- [PROBLEM A]
Recast the records, from the line with "Within the image" to the line with "4681 millimetres", as a Markdown table with columns titled Number and Record line. Number each row and omit blank lines.

- [TEXT TO READ]
# mind games



## megnorman (Dec 19, 2013)

so for those of you who dont know...my husband has kicked me out of our house and wants a divorce. we have been married for one year and hes already ready to quit. we argue often but nothing that i dont believe we couldn't get past in order to save our marriage. so im living 5 hours away with my family and have moved out of our house for the sake of arguing and because i dont want to live with someone who just doesnt want me there. well this afternoon we were having a good convo on the phone. we were getting along very well and he told me how much he loves me and wants to maintain something good out of our relationship. he tells me how much he misses me and hopes that one day we can have more good times together. and made sure to tell me to make sure when i get the separation papers that i read the part about reconcilable differences. he said if at the end of the six months if we decided to stay together we dont have to get divorced. that gave me hope well soon later i got home and the separation papers came in the mail and i asked him to call to talk about it. well when he called he was with his dad and brother and was being a jerk. his attitude completely changed. he said that he never told me we could reconcile and that he is getting a divorce. but then he told me we can stay separated for a year and we dont have to get divorced right away but then told me he was def signing divorce papers in six months. but then i said so are we gonna talk or see eachother and he said to wait until this all calms down and were both not angry and we will see about it. but yet he has every intention of getting divored. he keeps being indecisive about what hes saying and its pissing me off. also when we were getting off the phone he didnt tell me he loved me because he said it would just confuse his dad and brother. which i know that they were there. i could hear them hunting in the background. but who cares about what they think!!!!! agghhhh why?????? please any ideas why he is being so indecisive?????


----------



## Chuck71 (Nov 5, 2012)

give him EXACTLY what he wants

let his indecisiveness be HIS problem

in the meantime, 180 him

explore yourself, get out and meet new friends

how can he be confused when YOU

decide to stop playing these high school

merry-go-round games

you can almost bet the farm his outlook will change quick

keep posting, I am sorry you are here


----------

- [DATA]
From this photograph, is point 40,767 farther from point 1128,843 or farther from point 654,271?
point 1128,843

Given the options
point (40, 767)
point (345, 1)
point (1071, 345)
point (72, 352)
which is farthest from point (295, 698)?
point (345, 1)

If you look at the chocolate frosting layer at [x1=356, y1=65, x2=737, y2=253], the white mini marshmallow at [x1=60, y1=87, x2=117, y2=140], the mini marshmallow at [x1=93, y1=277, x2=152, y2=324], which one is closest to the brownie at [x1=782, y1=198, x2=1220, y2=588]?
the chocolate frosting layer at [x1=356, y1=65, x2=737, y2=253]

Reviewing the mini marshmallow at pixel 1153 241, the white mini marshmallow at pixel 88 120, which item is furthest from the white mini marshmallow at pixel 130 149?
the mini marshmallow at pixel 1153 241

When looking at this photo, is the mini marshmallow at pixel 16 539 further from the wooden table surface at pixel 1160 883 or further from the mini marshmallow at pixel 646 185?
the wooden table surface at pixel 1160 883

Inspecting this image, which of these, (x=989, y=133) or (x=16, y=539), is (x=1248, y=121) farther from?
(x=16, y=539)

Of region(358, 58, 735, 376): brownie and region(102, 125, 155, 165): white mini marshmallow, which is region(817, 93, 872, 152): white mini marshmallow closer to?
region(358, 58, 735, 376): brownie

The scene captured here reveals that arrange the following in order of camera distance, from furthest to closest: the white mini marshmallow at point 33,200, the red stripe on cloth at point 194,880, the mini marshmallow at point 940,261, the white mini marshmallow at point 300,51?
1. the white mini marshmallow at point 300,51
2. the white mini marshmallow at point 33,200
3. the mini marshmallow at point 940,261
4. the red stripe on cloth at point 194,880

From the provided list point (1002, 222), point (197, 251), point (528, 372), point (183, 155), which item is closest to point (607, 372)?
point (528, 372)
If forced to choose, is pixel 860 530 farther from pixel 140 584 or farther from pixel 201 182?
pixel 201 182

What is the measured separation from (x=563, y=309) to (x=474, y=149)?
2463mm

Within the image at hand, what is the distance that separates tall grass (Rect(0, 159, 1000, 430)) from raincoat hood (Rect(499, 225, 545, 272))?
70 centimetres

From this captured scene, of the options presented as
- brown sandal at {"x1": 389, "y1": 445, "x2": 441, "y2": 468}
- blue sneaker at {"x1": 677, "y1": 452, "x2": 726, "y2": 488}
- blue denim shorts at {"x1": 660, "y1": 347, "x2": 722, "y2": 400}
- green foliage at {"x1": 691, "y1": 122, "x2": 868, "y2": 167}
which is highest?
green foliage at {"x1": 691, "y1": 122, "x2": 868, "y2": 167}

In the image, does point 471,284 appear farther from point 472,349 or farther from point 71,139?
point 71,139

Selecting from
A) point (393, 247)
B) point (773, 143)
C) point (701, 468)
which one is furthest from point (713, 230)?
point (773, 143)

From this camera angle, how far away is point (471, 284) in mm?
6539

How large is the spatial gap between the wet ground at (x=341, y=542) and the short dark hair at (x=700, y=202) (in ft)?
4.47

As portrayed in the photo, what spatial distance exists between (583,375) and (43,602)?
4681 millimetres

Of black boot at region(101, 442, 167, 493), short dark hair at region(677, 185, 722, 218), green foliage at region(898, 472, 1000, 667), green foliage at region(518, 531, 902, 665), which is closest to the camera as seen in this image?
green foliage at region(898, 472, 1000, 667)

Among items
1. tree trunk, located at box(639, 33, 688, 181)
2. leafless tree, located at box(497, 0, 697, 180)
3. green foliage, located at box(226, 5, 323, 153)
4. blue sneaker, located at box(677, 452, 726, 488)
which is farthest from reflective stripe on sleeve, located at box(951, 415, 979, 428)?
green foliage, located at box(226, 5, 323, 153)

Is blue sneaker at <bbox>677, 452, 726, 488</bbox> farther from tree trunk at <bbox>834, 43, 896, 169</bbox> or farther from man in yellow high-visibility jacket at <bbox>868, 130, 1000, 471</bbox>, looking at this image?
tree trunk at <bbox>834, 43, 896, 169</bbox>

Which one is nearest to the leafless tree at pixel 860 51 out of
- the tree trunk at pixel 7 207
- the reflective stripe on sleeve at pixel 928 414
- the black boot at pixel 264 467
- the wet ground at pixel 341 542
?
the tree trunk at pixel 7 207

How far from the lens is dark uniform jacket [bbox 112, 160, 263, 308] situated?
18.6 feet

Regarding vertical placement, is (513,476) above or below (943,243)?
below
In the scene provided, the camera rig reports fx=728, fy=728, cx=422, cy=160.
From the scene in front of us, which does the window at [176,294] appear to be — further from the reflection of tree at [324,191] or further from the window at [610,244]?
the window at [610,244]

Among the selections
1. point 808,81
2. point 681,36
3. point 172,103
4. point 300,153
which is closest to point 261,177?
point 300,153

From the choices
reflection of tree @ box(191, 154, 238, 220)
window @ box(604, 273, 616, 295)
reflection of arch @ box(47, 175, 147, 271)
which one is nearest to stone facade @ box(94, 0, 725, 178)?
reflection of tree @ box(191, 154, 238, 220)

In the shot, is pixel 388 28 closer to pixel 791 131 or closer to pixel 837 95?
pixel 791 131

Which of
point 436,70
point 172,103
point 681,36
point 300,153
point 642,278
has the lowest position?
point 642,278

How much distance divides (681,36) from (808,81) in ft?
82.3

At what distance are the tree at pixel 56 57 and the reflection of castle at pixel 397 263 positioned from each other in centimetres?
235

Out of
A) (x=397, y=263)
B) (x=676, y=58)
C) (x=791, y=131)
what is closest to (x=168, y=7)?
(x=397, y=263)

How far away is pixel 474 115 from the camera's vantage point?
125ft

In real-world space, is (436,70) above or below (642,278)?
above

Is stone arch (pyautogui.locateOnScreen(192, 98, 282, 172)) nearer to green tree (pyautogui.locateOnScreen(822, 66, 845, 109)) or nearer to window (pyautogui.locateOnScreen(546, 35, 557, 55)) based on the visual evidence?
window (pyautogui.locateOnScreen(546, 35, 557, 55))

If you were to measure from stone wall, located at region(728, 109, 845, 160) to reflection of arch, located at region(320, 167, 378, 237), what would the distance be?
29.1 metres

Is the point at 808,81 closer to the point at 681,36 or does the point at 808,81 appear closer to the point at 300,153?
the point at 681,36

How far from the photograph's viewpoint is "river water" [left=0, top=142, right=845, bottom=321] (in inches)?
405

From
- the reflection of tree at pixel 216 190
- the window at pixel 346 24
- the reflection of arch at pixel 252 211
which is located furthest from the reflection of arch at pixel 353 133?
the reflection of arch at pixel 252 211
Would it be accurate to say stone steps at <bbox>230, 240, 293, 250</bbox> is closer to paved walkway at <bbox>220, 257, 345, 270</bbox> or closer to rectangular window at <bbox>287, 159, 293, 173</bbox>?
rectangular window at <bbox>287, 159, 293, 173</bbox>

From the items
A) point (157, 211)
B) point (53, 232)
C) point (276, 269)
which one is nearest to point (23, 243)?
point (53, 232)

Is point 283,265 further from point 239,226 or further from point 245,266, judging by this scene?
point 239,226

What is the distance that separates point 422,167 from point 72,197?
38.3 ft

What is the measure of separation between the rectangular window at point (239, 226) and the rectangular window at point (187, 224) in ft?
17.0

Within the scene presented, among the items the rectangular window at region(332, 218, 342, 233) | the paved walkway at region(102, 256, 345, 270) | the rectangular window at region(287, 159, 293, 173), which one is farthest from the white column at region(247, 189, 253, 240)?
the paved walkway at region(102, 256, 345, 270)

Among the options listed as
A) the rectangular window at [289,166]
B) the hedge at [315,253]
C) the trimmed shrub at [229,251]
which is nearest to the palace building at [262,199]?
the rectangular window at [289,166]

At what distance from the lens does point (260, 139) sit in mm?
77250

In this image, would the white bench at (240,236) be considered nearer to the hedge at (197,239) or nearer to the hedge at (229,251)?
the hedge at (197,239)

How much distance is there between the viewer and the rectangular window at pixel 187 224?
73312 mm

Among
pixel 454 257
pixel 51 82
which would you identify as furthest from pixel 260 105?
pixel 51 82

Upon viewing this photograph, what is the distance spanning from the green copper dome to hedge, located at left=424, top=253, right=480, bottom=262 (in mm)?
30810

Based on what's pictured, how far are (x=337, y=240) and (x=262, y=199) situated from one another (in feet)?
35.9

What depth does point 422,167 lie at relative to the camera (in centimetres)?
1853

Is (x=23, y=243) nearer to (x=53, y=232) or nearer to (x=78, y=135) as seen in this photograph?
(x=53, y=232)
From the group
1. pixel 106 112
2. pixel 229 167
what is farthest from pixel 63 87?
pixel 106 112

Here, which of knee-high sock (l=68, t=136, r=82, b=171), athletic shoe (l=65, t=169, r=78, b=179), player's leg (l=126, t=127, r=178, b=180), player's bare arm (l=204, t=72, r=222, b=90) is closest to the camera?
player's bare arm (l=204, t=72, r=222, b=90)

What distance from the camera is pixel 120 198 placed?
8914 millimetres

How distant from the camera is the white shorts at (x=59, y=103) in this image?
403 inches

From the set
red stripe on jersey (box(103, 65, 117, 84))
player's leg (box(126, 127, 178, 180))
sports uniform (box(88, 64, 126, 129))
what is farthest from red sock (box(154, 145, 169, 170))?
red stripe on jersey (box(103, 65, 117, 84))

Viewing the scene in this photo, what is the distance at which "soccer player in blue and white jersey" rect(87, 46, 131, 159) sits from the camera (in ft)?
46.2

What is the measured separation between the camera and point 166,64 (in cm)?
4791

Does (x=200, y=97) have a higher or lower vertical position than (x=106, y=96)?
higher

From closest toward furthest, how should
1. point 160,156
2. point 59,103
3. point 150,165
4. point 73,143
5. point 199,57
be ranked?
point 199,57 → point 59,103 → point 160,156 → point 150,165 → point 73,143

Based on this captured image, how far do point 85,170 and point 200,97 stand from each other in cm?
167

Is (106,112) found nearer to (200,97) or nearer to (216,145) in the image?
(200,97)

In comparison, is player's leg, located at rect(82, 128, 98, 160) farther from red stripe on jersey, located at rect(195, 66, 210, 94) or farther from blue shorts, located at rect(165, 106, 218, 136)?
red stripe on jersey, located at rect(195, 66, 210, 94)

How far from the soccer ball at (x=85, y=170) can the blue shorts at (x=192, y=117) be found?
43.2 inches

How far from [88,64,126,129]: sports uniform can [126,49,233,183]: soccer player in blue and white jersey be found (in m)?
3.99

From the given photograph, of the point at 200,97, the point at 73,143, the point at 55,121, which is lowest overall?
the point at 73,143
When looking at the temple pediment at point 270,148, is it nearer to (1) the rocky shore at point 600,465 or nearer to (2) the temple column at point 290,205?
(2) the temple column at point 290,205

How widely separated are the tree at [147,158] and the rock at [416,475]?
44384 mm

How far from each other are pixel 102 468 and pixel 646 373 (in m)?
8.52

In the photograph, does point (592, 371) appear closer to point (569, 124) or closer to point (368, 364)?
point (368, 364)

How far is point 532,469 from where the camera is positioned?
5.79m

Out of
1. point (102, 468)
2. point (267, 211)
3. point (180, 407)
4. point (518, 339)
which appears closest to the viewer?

- [PROBLEM B]
In the forum thread about mind games, how long had the first poster been married?

- [SOLUTION A]
| Number | Record line |
|---|---|
| 1 | Within the image at hand, what is the distance that separates tall grass (Rect(0, 159, 1000, 430)) from raincoat hood (Rect(499, 225, 545, 272))? |
| 2 | 70 centimetres |
| 3 | From this captured scene, of the options presented as |
| 4 | - brown sandal at {"x1": 389, "y1": 445, "x2": 441, "y2": 468} |
| 5 | - blue sneaker at {"x1": 677, "y1": 452, "x2": 726, "y2": 488} |
| 6 | - blue denim shorts at {"x1": 660, "y1": 347, "x2": 722, "y2": 400} |
| 7 | - green foliage at {"x1": 691, "y1": 122, "x2": 868, "y2": 167} |
| 8 | which is highest? |
| 9 | green foliage at {"x1": 691, "y1": 122, "x2": 868, "y2": 167} |
| 10 | In the image, does point 471,284 appear farther from point 472,349 or farther from point 71,139? |
| 11 | point 71,139 |
| 12 | Selecting from |
| 13 | A) point (393, 247) |
| 14 | B) point (773, 143) |
| 15 | C) point (701, 468) |
| 16 | which one is furthest from point (713, 230)? |
| 17 | point (773, 143) |
| 18 | From this camera angle, how far away is point (471, 284) in mm? |
| 19 | 6539 |
| 20 | How large is the spatial gap between the wet ground at (x=341, y=542) and the short dark hair at (x=700, y=202) (in ft)? |
| 21 | 4.47 |
| 22 | As portrayed in the photo, what spatial distance exists between (583,375) and (43,602)? |
| 23 | 4681 millimetres |

- [SOLUTION B]
One year.